------ SOURCE RECORDS ------

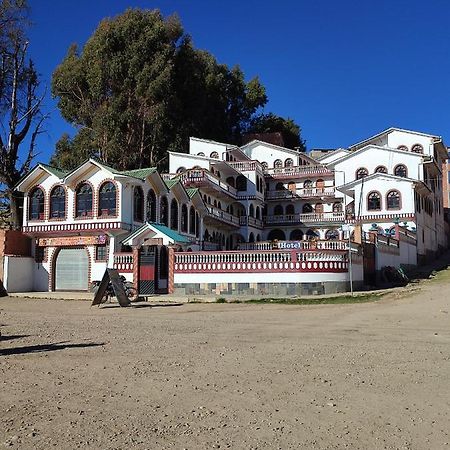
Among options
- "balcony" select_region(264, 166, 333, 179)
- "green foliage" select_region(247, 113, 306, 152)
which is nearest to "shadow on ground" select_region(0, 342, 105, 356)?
"balcony" select_region(264, 166, 333, 179)

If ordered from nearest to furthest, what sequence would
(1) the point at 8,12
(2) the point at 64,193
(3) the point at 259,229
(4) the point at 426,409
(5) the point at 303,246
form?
(4) the point at 426,409, (5) the point at 303,246, (2) the point at 64,193, (1) the point at 8,12, (3) the point at 259,229

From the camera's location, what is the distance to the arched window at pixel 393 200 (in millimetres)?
42506

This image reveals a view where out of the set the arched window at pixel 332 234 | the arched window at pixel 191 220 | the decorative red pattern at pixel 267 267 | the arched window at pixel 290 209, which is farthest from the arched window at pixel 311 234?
the decorative red pattern at pixel 267 267

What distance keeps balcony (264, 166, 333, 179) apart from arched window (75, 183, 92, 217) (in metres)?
27.6

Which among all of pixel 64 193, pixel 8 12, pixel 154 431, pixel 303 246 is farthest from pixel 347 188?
pixel 154 431

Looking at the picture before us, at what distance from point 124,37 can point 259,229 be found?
2327 centimetres

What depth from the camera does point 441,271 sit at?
1439 inches

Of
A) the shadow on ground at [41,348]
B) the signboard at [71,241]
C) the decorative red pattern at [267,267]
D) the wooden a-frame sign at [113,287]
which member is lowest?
the shadow on ground at [41,348]

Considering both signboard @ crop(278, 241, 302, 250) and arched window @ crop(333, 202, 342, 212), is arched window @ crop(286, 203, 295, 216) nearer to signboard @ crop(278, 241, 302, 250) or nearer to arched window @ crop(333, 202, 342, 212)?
arched window @ crop(333, 202, 342, 212)

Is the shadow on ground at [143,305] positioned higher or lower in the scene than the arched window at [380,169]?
lower

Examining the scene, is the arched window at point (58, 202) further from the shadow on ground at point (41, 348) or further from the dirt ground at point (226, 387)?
the shadow on ground at point (41, 348)

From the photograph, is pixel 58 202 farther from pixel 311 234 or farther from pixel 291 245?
pixel 311 234

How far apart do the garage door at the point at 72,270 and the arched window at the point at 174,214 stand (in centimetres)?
651

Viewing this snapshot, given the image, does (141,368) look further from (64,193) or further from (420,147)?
(420,147)
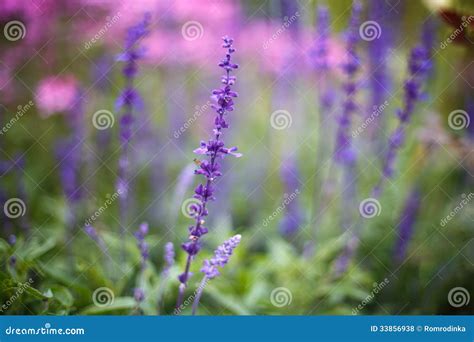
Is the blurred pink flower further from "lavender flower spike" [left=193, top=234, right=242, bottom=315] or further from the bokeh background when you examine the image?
"lavender flower spike" [left=193, top=234, right=242, bottom=315]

------

● YOUR TASK: Exclude every picture and copy the remaining data exactly.

● CORRECT ANSWER:
Among options
- "balcony" select_region(264, 166, 333, 179)
- "green foliage" select_region(247, 113, 306, 152)
which is nearest to "shadow on ground" select_region(0, 342, 105, 356)?
"balcony" select_region(264, 166, 333, 179)

If ordered from nearest to furthest, what sequence would
(1) the point at 8,12
(2) the point at 64,193
(3) the point at 259,229
(4) the point at 426,409
(5) the point at 303,246
form?
(4) the point at 426,409, (5) the point at 303,246, (2) the point at 64,193, (1) the point at 8,12, (3) the point at 259,229

From the camera's location, what is the distance to the arched window at pixel 393 200 (in millimetres)?
42506

This image reveals a view where out of the set the arched window at pixel 332 234 | the arched window at pixel 191 220 | the decorative red pattern at pixel 267 267 | the arched window at pixel 290 209, which is farthest from the arched window at pixel 311 234?
the decorative red pattern at pixel 267 267

What distance keeps balcony (264, 166, 333, 179) apart from arched window (75, 183, 92, 217) (in metres)?
27.6

Which among all of pixel 64 193, pixel 8 12, pixel 154 431, pixel 303 246 is farthest from pixel 347 188?
pixel 154 431

Looking at the picture before us, at what distance from point 124,37 can point 259,229 be found?
2327 centimetres

What depth from the camera does point 441,271 sit at?
1439 inches

Of
A) the shadow on ground at [41,348]
B) the signboard at [71,241]
C) the decorative red pattern at [267,267]
D) the wooden a-frame sign at [113,287]
which member is lowest?
the shadow on ground at [41,348]

Considering both signboard @ crop(278, 241, 302, 250) and arched window @ crop(333, 202, 342, 212), is arched window @ crop(286, 203, 295, 216) nearer to signboard @ crop(278, 241, 302, 250) or nearer to arched window @ crop(333, 202, 342, 212)?
arched window @ crop(333, 202, 342, 212)

Is the shadow on ground at [143,305] positioned higher or lower in the scene than the arched window at [380,169]?
lower

Examining the scene, is the arched window at point (58, 202) further from the shadow on ground at point (41, 348) or further from the dirt ground at point (226, 387)?
the shadow on ground at point (41, 348)

From the photograph, is pixel 58 202 farther from pixel 311 234 or farther from pixel 291 245?
pixel 311 234

How far apart do the garage door at the point at 72,270 and the arched window at the point at 174,214 stand (in centimetres)?
651

Viewing this snapshot, given the image, does (141,368) look further from (64,193) or further from (420,147)?
(420,147)
Is the blurred pink flower further from "lavender flower spike" [left=193, top=234, right=242, bottom=315] or further from the bokeh background when you examine the image?
"lavender flower spike" [left=193, top=234, right=242, bottom=315]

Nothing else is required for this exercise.